### TASK TO COMPLETE
Write the next part of the interview on deduplicating the 650,000 emails from the Weiner laptop, starting right after its last sentence.

### SUPPLIED PASSAGE
===
Call us Today +1 (888) 240-8088

The FBI reviewed all of the 650,000 emails from the laptop belonging to ex-Congressman Anthony Weiner. Read about how they were able to finish the process so quickly.

hillary clinton image

FBI Director James Comey aroused suspicion late on the Sunday before Election Day when he announced that the agency had quickly reviewed a reported store of 650,000 emails recovered from a laptop belonging to disgraced ex-Congressman Anthony Weiner (husband of top Hillary Clinton aide Huma Abedin) and reconfirmed that Clinton would face no criminal charges. Donald Trump and his supporters were suspicious: how would it be possible to review so many emails in such a short time?

After the New York Times, Wired and even Edward Snowden confirmed that deduplication was at the core of the rapid review, we spoke with John Kosturos of RingLead to get more details on the data science behind the speedy review.

How could the FBI examine 650,000 emails and be sure that these are the same ones that they already had?

Kosturos: You’re talking about finding patterns in subject lines, email addresses, the body of an email, the text. What we do in identifying duplicates in a database is to put algorithms on field values to see if they’re identical or if they’re very similar. It’s similar to deduping a database. If you have access to the data in the emails where the subject is in the same place every time, the email address is available, the body of the email is available, then you could put basic pattern-matching algorithms on those emails en masse and do a realtime crawl through that inbox. Once you have the data, you can process it quickly because it’s just a series of language where you’re identifying: is the subject exactly the same? Is it the same email? Are the first 10 words the same? Being able to run a technology on that database, it probably only takes a few hours to crunch the results of any emails that were duplicates based on the script that was written.

If the data is not in such a consistent format, does that add a wrinkle to the process? If they came from Hillary Clinton’s server, they may have been downloaded by a different email client. Some were recovered, not from Hillary’s server, but from the people that she was emailing with.

Data can be in all sorts of formats. If you think about a company name, it can be spelled 20 or 30 different ways. If we’re trying to identify companies that are duplicates in a database, before we actually even do the lookup, we standardize the values and we’ve got some patented technology that will basically get rid of heading and move the words here, there.

The goal is to identify the true convention for that particular piece of data. If you’re talking about identifying emails that are similar, there may be some formatting that’s different or it may be in a different type of file. But once you can break it down into, “hey, this piece is what the subject would be,” and there might be some characters that you might have to strip out at the beginning or the end. Again, you can process that for the pattern matching. There is a level of data that needs standardization or normalization that you would want to apply prior to searching because the different formats wouldn’t be able to pick them up if they didn’t strip out what was not uniform.

Would that be a time consuming process if you’re talking about potentially 650,000 emails?

It just depends on how many different patterns you’re normalizing against. If you had four or five different formats, then you only have to create four or five different formats in your language. If you have millions of variations, you’d have to create millions of variations. But for hers, assuming there’s only three, four, five different formats that the data could be in, it wouldn’t take long to create that normalization structure. Then, once that’s finished, running the script against the emails? Two, three, four hours is tops I would say it takes to actually execute the job.
===
### GIVEN ENTRIES
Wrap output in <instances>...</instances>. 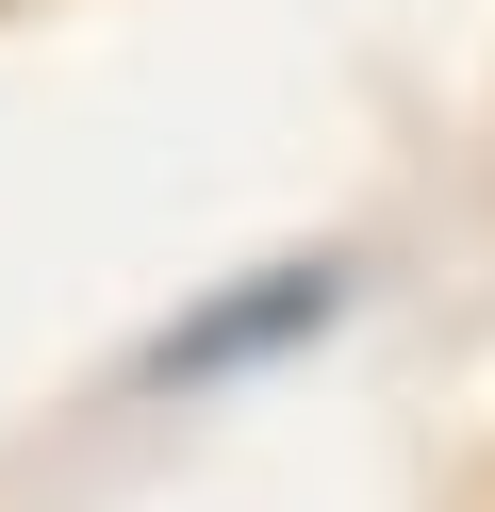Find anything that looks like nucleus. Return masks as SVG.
<instances>
[{"mask_svg":"<svg viewBox=\"0 0 495 512\" xmlns=\"http://www.w3.org/2000/svg\"><path fill=\"white\" fill-rule=\"evenodd\" d=\"M330 298H347L330 265H281V281H248V298H198L182 331L149 347V380H231V364H264V347H297V331H314Z\"/></svg>","mask_w":495,"mask_h":512,"instance_id":"obj_1","label":"nucleus"}]
</instances>
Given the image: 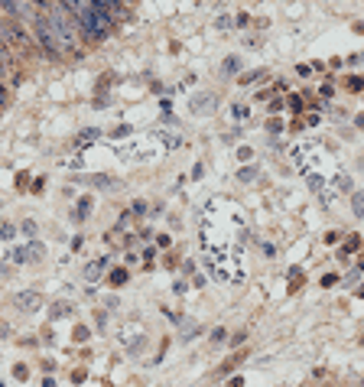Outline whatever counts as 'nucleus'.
<instances>
[{"instance_id":"f257e3e1","label":"nucleus","mask_w":364,"mask_h":387,"mask_svg":"<svg viewBox=\"0 0 364 387\" xmlns=\"http://www.w3.org/2000/svg\"><path fill=\"white\" fill-rule=\"evenodd\" d=\"M46 17H49V26H53V33H55V39H59V46H62V53L69 55V53H78V20H72L69 13L55 3V7H49L46 10Z\"/></svg>"},{"instance_id":"4468645a","label":"nucleus","mask_w":364,"mask_h":387,"mask_svg":"<svg viewBox=\"0 0 364 387\" xmlns=\"http://www.w3.org/2000/svg\"><path fill=\"white\" fill-rule=\"evenodd\" d=\"M352 208H354V215H364V195L361 192L352 195Z\"/></svg>"},{"instance_id":"aec40b11","label":"nucleus","mask_w":364,"mask_h":387,"mask_svg":"<svg viewBox=\"0 0 364 387\" xmlns=\"http://www.w3.org/2000/svg\"><path fill=\"white\" fill-rule=\"evenodd\" d=\"M231 118L244 120V118H247V108H244V105H235V108H231Z\"/></svg>"},{"instance_id":"6e6552de","label":"nucleus","mask_w":364,"mask_h":387,"mask_svg":"<svg viewBox=\"0 0 364 387\" xmlns=\"http://www.w3.org/2000/svg\"><path fill=\"white\" fill-rule=\"evenodd\" d=\"M104 267H107V258H101V260H91V264H88V267H85V280H88V283H95V280L101 277V273H104Z\"/></svg>"},{"instance_id":"f3484780","label":"nucleus","mask_w":364,"mask_h":387,"mask_svg":"<svg viewBox=\"0 0 364 387\" xmlns=\"http://www.w3.org/2000/svg\"><path fill=\"white\" fill-rule=\"evenodd\" d=\"M20 231L33 241V237H36V222H23V225H20Z\"/></svg>"},{"instance_id":"393cba45","label":"nucleus","mask_w":364,"mask_h":387,"mask_svg":"<svg viewBox=\"0 0 364 387\" xmlns=\"http://www.w3.org/2000/svg\"><path fill=\"white\" fill-rule=\"evenodd\" d=\"M147 212V202H134V215H143Z\"/></svg>"},{"instance_id":"9b49d317","label":"nucleus","mask_w":364,"mask_h":387,"mask_svg":"<svg viewBox=\"0 0 364 387\" xmlns=\"http://www.w3.org/2000/svg\"><path fill=\"white\" fill-rule=\"evenodd\" d=\"M17 231H20V228L13 225V222H0V241H13Z\"/></svg>"},{"instance_id":"7c9ffc66","label":"nucleus","mask_w":364,"mask_h":387,"mask_svg":"<svg viewBox=\"0 0 364 387\" xmlns=\"http://www.w3.org/2000/svg\"><path fill=\"white\" fill-rule=\"evenodd\" d=\"M120 3H130V0H120Z\"/></svg>"},{"instance_id":"9d476101","label":"nucleus","mask_w":364,"mask_h":387,"mask_svg":"<svg viewBox=\"0 0 364 387\" xmlns=\"http://www.w3.org/2000/svg\"><path fill=\"white\" fill-rule=\"evenodd\" d=\"M72 303H53V309H49V316H53V319H62V316H72Z\"/></svg>"},{"instance_id":"423d86ee","label":"nucleus","mask_w":364,"mask_h":387,"mask_svg":"<svg viewBox=\"0 0 364 387\" xmlns=\"http://www.w3.org/2000/svg\"><path fill=\"white\" fill-rule=\"evenodd\" d=\"M17 306L26 309V312H36L39 306H43V300H39V293L36 290H23V293H17Z\"/></svg>"},{"instance_id":"f03ea898","label":"nucleus","mask_w":364,"mask_h":387,"mask_svg":"<svg viewBox=\"0 0 364 387\" xmlns=\"http://www.w3.org/2000/svg\"><path fill=\"white\" fill-rule=\"evenodd\" d=\"M30 30H33V39H36V46H39V53H43L46 59H53V62H62L65 53H62V46H59V39H55L53 26H49V17H46V10L36 13V20L30 23Z\"/></svg>"},{"instance_id":"dca6fc26","label":"nucleus","mask_w":364,"mask_h":387,"mask_svg":"<svg viewBox=\"0 0 364 387\" xmlns=\"http://www.w3.org/2000/svg\"><path fill=\"white\" fill-rule=\"evenodd\" d=\"M13 377H17V381H26V377H30V368H26V365H13Z\"/></svg>"},{"instance_id":"a211bd4d","label":"nucleus","mask_w":364,"mask_h":387,"mask_svg":"<svg viewBox=\"0 0 364 387\" xmlns=\"http://www.w3.org/2000/svg\"><path fill=\"white\" fill-rule=\"evenodd\" d=\"M10 260H17V264H26V260H30V254H26V248H17L10 254Z\"/></svg>"},{"instance_id":"bb28decb","label":"nucleus","mask_w":364,"mask_h":387,"mask_svg":"<svg viewBox=\"0 0 364 387\" xmlns=\"http://www.w3.org/2000/svg\"><path fill=\"white\" fill-rule=\"evenodd\" d=\"M43 387H55V377H43Z\"/></svg>"},{"instance_id":"c756f323","label":"nucleus","mask_w":364,"mask_h":387,"mask_svg":"<svg viewBox=\"0 0 364 387\" xmlns=\"http://www.w3.org/2000/svg\"><path fill=\"white\" fill-rule=\"evenodd\" d=\"M358 296H361V300H364V287H361V290H358Z\"/></svg>"},{"instance_id":"412c9836","label":"nucleus","mask_w":364,"mask_h":387,"mask_svg":"<svg viewBox=\"0 0 364 387\" xmlns=\"http://www.w3.org/2000/svg\"><path fill=\"white\" fill-rule=\"evenodd\" d=\"M237 69H241V62H237L235 55H231V59L225 62V72H237Z\"/></svg>"},{"instance_id":"39448f33","label":"nucleus","mask_w":364,"mask_h":387,"mask_svg":"<svg viewBox=\"0 0 364 387\" xmlns=\"http://www.w3.org/2000/svg\"><path fill=\"white\" fill-rule=\"evenodd\" d=\"M91 7L104 13V17L114 23V26L127 20V3H120V0H91Z\"/></svg>"},{"instance_id":"0eeeda50","label":"nucleus","mask_w":364,"mask_h":387,"mask_svg":"<svg viewBox=\"0 0 364 387\" xmlns=\"http://www.w3.org/2000/svg\"><path fill=\"white\" fill-rule=\"evenodd\" d=\"M215 105H218V98H215V95H199V98H192V111H195V114H208Z\"/></svg>"},{"instance_id":"7ed1b4c3","label":"nucleus","mask_w":364,"mask_h":387,"mask_svg":"<svg viewBox=\"0 0 364 387\" xmlns=\"http://www.w3.org/2000/svg\"><path fill=\"white\" fill-rule=\"evenodd\" d=\"M78 33H82V36H88V39H107V36L114 33V23L107 20L101 10L88 7V10L78 17Z\"/></svg>"},{"instance_id":"f8f14e48","label":"nucleus","mask_w":364,"mask_h":387,"mask_svg":"<svg viewBox=\"0 0 364 387\" xmlns=\"http://www.w3.org/2000/svg\"><path fill=\"white\" fill-rule=\"evenodd\" d=\"M26 254H30V260H39L43 258V244H39V241H30V244H26Z\"/></svg>"},{"instance_id":"b1692460","label":"nucleus","mask_w":364,"mask_h":387,"mask_svg":"<svg viewBox=\"0 0 364 387\" xmlns=\"http://www.w3.org/2000/svg\"><path fill=\"white\" fill-rule=\"evenodd\" d=\"M212 342H225V329H215V332H212Z\"/></svg>"},{"instance_id":"ddd939ff","label":"nucleus","mask_w":364,"mask_h":387,"mask_svg":"<svg viewBox=\"0 0 364 387\" xmlns=\"http://www.w3.org/2000/svg\"><path fill=\"white\" fill-rule=\"evenodd\" d=\"M237 179H241V183H254V179H257V170H254V166H247V170L237 172Z\"/></svg>"},{"instance_id":"2eb2a0df","label":"nucleus","mask_w":364,"mask_h":387,"mask_svg":"<svg viewBox=\"0 0 364 387\" xmlns=\"http://www.w3.org/2000/svg\"><path fill=\"white\" fill-rule=\"evenodd\" d=\"M88 335H91V329H88V325H75V332H72V339H75V342H85Z\"/></svg>"},{"instance_id":"a878e982","label":"nucleus","mask_w":364,"mask_h":387,"mask_svg":"<svg viewBox=\"0 0 364 387\" xmlns=\"http://www.w3.org/2000/svg\"><path fill=\"white\" fill-rule=\"evenodd\" d=\"M95 137H98V130H85V134H82V140H85V143H91Z\"/></svg>"},{"instance_id":"cd10ccee","label":"nucleus","mask_w":364,"mask_h":387,"mask_svg":"<svg viewBox=\"0 0 364 387\" xmlns=\"http://www.w3.org/2000/svg\"><path fill=\"white\" fill-rule=\"evenodd\" d=\"M33 3H36L39 10H46V3H49V0H33Z\"/></svg>"},{"instance_id":"20e7f679","label":"nucleus","mask_w":364,"mask_h":387,"mask_svg":"<svg viewBox=\"0 0 364 387\" xmlns=\"http://www.w3.org/2000/svg\"><path fill=\"white\" fill-rule=\"evenodd\" d=\"M0 13L10 17V20H23V23H33L39 7L33 0H0Z\"/></svg>"},{"instance_id":"4be33fe9","label":"nucleus","mask_w":364,"mask_h":387,"mask_svg":"<svg viewBox=\"0 0 364 387\" xmlns=\"http://www.w3.org/2000/svg\"><path fill=\"white\" fill-rule=\"evenodd\" d=\"M251 156H254V150H251V147H241V150H237V160H251Z\"/></svg>"},{"instance_id":"c85d7f7f","label":"nucleus","mask_w":364,"mask_h":387,"mask_svg":"<svg viewBox=\"0 0 364 387\" xmlns=\"http://www.w3.org/2000/svg\"><path fill=\"white\" fill-rule=\"evenodd\" d=\"M7 273H10V270H7V267H0V277H7Z\"/></svg>"},{"instance_id":"1a4fd4ad","label":"nucleus","mask_w":364,"mask_h":387,"mask_svg":"<svg viewBox=\"0 0 364 387\" xmlns=\"http://www.w3.org/2000/svg\"><path fill=\"white\" fill-rule=\"evenodd\" d=\"M88 212H91V195H82L75 205V212H72V218H75V222H85Z\"/></svg>"},{"instance_id":"6ab92c4d","label":"nucleus","mask_w":364,"mask_h":387,"mask_svg":"<svg viewBox=\"0 0 364 387\" xmlns=\"http://www.w3.org/2000/svg\"><path fill=\"white\" fill-rule=\"evenodd\" d=\"M124 280H127V270H114V273H111V283H114V287H120Z\"/></svg>"},{"instance_id":"5701e85b","label":"nucleus","mask_w":364,"mask_h":387,"mask_svg":"<svg viewBox=\"0 0 364 387\" xmlns=\"http://www.w3.org/2000/svg\"><path fill=\"white\" fill-rule=\"evenodd\" d=\"M348 88H352V91H361L364 82H361V78H348Z\"/></svg>"}]
</instances>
===
### FINAL ANSWER
So when you hear that the FBI reviewed that volume of emails over the course of a week and came to this conclusion, that doesn’t raise any red flags in your mind or make you suspicious about whether that was a practical task for them to do?

No, not at all. I think that they can do it. The level of computing power and the data scientists that they have, they would be able to do that pretty quickly.

Would it surprise you that that volume of emails would turn out to all be perfectly matched? That they would come back in a week and say, “Really, there’s just nothing different. This is all clear.”

If it’s somebody else’s computer, they might not all be the same, but they could be parts of emails streams where somebody gets adds to the stream. Possibly a piece of the message is similar but not the whole thing. I would say there’s probably some overlap when the person was added to an email chain or forwarded a message.

Could there be uniformity if the machine that they’re looking at was just perfectly synchronizing with another database, i.e., email on another server?

Highly possible. With cloud computing, you can pretty much share a profile on any machine. I have people that are my assistants, they’ll log into my email so they can send emails for me and they’re on a different machine. With cloud computing, it wouldn’t be too far-fetched.

Does anything in this scenario tap into the kind of work that you do at RingLead? Are there any analogies to the sales and marketing universe?

For us, it’s educating all sales and marketing people that time is talent and energy is their money. By investing a small amount of time working on data — deduping it, normalizing, giving it a format that they can actually digest and utilize — the more time they’ll have to actually go out and work on that information. What RingLead does is help solve highly complex data challenges, that requires a high level expertise. If you don’t have that, you could spend hundreds or thousands of hours on a task that could be automated into just a few hours.

This FBI story is just a good example of a highly complex data challenge. If you went through and manually looked up all those emails, it would take you hundreds of hours, but if you work with a company like RingLead that has a background in data science and matching data, we can get it to a more digestible state in a much faster time.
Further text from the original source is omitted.